▶ Prompt:
Take each line of the records below that contains the string "this" and copy it.

▶ Dataset:
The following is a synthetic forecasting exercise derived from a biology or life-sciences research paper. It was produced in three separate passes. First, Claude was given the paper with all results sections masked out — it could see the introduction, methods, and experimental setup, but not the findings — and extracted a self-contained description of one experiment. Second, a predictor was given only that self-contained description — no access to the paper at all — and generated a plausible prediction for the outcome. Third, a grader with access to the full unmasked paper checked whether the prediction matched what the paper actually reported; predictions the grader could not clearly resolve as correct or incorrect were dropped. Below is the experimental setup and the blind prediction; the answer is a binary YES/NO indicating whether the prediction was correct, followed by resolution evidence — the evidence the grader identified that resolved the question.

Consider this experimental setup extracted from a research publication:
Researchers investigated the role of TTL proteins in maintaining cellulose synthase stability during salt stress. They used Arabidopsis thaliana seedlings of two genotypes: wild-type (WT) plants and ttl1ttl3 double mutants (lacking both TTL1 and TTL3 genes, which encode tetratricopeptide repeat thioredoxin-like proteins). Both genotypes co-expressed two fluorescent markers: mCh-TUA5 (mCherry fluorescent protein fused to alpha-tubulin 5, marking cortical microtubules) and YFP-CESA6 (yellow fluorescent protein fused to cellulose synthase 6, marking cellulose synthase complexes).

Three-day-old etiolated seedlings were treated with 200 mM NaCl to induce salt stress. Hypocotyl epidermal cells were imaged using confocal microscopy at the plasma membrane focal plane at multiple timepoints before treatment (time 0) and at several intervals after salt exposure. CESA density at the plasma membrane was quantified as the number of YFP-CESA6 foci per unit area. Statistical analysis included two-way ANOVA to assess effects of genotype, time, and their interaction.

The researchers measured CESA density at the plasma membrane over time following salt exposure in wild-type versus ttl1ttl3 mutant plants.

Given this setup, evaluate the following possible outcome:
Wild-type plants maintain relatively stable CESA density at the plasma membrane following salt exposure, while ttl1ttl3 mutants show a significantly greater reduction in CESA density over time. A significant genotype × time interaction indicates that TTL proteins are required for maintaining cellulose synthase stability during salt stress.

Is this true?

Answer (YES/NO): NO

▶ Answer to the exercise:
Consider this experimental setup extracted from a research publication:
Given this setup, evaluate the following possible outcome:
Is this true?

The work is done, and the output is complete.